## INSTRUCTIONS FOR THE TASK
Going down the listing below, print exactly each line from the one with "El expresidente israelí Shimon Peres" up to and including the one with "2025 NISSAN PATHFINDER ROCK CREEK 4WD/SV 4WD", and skip the rest.

## DATA SHOWN
----
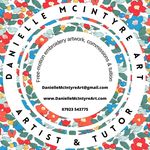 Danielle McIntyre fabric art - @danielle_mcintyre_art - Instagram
----
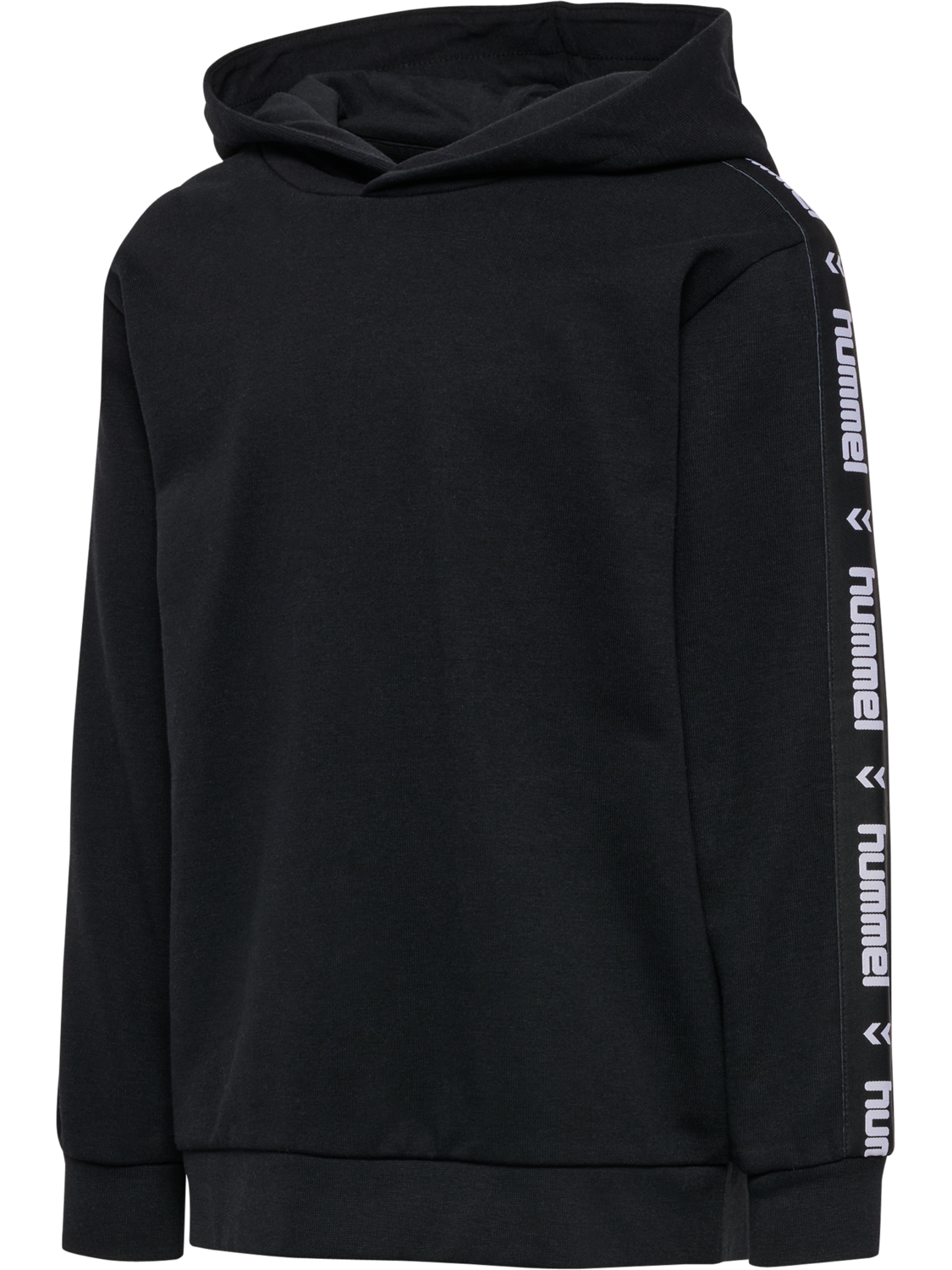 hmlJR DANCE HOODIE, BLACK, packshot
----
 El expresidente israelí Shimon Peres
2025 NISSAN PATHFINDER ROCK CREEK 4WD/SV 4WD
----
## ANSWER TO THIS TASK
 El expresidente israelí Shimon Peres
2025 NISSAN PATHFINDER ROCK CREEK 4WD/SV 4WD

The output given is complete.